Purification and characterization of lipase produced from Bacillus cereus (PCSIR NL-37)
Haniya Mazhar 1,2, #, Ali Afzal3,
, Suneela Aman 4, #, Muhammad Babar Khawar 5, *,, Syeda Eisha Hamid 3, Saira Ishaq6, Syed Shahid Ali 7, Hongxin Zhu 1,2, Zahid Hussain 8
1Bio-X-Renji Hospital Research Center, Renji Hospital, School of Medicine, Shanghai Jiao Tong University, 160 Pujian Road, Shanghai 200127, China.
2Bio-X Institutes, Key Laboratory for the Genetics of Developmental and Neuropsychiatric Disorders, Ministry of Education, Shanghai Jiao Tong University, Shanghai, China.
3Molecular Medicine and Cancer Therapeutics Lab, Department of Zoology, Faculty of Sciences, University of Central Punjab, Lahore, Pakistan.
4University of Veterinary and Animal Sciences (UVAS), Lahore, Pakistan.
5Applied Molecular Biology & Biomedicine Lab, Department of Zoology, University of Narowal, Narowal, Pakistan.
6Department of Chemistry, Government College University, Lahore, Pakistan.

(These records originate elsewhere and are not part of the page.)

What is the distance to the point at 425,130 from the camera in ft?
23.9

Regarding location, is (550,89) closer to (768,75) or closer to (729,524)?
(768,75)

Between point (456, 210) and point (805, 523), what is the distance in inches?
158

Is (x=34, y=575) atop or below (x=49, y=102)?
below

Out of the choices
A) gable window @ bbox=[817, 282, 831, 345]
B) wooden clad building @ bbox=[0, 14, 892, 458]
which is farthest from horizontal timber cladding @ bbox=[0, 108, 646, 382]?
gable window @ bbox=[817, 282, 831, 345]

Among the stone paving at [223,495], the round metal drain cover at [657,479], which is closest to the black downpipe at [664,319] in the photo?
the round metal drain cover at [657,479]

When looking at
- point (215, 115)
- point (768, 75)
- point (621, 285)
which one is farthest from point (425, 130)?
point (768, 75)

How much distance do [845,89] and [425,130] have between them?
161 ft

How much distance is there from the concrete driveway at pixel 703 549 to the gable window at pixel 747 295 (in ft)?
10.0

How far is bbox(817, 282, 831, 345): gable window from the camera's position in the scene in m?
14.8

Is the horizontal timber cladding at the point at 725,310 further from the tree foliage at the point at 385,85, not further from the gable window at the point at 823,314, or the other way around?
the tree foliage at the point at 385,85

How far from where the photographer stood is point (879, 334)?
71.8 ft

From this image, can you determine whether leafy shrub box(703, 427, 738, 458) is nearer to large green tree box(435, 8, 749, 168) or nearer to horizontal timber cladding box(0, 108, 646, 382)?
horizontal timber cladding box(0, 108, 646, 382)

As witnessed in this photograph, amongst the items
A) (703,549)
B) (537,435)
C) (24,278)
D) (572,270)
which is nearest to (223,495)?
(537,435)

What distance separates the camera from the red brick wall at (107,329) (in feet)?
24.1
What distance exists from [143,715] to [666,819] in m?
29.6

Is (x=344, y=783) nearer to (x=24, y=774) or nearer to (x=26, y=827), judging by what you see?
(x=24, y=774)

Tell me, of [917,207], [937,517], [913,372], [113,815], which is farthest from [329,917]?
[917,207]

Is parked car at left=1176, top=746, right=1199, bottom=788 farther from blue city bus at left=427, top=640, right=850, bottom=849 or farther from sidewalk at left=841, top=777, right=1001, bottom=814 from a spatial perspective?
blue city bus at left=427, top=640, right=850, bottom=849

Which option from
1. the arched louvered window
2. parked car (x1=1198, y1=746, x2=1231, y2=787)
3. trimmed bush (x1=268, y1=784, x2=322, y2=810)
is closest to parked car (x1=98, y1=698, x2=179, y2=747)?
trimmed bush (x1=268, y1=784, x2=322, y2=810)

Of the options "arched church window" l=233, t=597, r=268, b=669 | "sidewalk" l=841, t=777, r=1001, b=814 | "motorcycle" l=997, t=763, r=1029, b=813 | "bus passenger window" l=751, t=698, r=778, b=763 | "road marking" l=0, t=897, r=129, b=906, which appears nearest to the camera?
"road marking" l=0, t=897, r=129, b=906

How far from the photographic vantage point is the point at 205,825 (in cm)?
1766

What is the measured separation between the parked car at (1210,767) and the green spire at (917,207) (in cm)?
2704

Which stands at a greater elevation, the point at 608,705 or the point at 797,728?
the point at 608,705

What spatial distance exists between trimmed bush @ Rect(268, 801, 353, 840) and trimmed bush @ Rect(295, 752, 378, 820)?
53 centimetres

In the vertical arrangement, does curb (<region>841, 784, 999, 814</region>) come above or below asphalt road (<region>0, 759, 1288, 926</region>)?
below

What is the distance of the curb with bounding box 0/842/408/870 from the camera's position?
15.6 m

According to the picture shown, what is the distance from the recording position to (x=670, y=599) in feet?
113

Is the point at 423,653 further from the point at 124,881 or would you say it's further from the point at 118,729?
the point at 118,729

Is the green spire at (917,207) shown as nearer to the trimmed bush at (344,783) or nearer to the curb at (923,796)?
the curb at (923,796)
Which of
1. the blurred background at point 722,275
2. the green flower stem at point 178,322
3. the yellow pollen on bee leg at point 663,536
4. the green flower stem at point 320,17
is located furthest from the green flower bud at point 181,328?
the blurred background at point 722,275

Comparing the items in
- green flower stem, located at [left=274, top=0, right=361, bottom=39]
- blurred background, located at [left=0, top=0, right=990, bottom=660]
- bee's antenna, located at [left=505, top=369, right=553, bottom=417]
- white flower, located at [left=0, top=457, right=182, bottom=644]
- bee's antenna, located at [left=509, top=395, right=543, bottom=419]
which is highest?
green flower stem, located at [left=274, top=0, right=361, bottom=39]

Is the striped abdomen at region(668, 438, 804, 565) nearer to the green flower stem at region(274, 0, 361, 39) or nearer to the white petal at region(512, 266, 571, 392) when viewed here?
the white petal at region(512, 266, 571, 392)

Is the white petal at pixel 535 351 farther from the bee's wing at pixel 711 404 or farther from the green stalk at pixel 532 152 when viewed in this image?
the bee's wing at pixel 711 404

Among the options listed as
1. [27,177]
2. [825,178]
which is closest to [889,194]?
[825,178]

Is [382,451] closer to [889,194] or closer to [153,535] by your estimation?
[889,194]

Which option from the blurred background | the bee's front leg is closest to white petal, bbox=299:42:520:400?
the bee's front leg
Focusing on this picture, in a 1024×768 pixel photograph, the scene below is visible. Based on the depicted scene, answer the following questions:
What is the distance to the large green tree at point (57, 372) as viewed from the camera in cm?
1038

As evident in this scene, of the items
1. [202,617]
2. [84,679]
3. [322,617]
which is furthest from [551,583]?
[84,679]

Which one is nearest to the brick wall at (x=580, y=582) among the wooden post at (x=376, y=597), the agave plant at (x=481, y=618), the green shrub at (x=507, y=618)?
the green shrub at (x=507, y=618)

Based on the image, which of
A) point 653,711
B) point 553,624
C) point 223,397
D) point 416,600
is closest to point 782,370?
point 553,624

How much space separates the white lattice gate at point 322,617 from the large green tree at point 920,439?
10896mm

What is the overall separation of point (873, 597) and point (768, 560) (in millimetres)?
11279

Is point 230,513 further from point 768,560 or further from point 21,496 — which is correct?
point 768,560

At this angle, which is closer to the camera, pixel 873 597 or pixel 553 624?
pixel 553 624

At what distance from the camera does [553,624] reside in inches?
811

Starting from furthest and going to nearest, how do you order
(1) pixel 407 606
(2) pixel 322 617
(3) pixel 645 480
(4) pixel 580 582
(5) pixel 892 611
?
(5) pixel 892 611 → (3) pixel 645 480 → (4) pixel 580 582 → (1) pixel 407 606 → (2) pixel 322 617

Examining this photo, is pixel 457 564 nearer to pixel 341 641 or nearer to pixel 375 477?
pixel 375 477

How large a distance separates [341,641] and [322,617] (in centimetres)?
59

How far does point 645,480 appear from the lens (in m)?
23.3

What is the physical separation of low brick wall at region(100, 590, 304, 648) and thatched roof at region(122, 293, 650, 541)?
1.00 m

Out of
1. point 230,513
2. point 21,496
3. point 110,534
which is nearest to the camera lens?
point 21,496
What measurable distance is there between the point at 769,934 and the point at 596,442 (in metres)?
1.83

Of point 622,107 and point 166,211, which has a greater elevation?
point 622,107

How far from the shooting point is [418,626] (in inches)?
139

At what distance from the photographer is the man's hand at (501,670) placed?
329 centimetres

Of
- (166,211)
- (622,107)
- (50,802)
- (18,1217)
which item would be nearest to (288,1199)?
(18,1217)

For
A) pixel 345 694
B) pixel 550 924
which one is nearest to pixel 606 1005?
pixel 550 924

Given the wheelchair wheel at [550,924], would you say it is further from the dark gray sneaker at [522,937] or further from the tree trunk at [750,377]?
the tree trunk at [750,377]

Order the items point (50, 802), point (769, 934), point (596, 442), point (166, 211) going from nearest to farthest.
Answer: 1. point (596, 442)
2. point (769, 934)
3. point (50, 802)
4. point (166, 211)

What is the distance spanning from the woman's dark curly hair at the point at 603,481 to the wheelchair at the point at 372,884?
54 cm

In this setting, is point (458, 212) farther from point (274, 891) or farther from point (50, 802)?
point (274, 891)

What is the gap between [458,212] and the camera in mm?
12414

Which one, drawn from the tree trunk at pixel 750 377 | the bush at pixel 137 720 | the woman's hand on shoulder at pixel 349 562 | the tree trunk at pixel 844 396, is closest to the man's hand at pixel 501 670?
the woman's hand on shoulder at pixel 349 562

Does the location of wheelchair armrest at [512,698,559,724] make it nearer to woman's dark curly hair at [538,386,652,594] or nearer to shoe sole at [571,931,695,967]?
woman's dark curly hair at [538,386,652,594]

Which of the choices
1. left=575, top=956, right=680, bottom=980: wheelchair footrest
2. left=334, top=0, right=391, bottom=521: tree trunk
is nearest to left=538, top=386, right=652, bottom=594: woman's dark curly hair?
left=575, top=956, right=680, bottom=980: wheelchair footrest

7 Institute of Zoology, University of Punjab, Quaid-e-Azam Campus, Lahore-Pakistan.
8 Institute of Industrial Biotechnology, Government College University, Lahore-54000, Pakistan.
*Corresponding Author: [email protected]
Available from: http://dx.doi.org/10.21931/RB/2023.08.01.58
There is a growing trend to produce lipase from microorganisms owing to their commercial demand in various industries. Bacillus cereus has been shown to have extracellular lipase activity and high growth rates. This study explains the purification of microbial lipase to homogeneity by dialysis, precipitation and chromatography. The purified enzyme with 56kDa relative molecular mass exhibited the highest activity at 60°C (95.56U/ml) and pH 7 (124.50U/ml). The enzyme activity was highly promoted in the presence of K+ (136.17U/ml) and Zn++(133.07 U/ml), and SDS did not affect the enzyme activity, whereas in the company of triton X100 activity of lipase is maximum (23.90 U/ml). The enzyme activity was enhanced by using almond oil (120.00 U/ml) as a substrate. We deduce cheaper protocols for producing extracellular lipase via simple laboratory techniques, which could be a good insight for its production at the commercial level.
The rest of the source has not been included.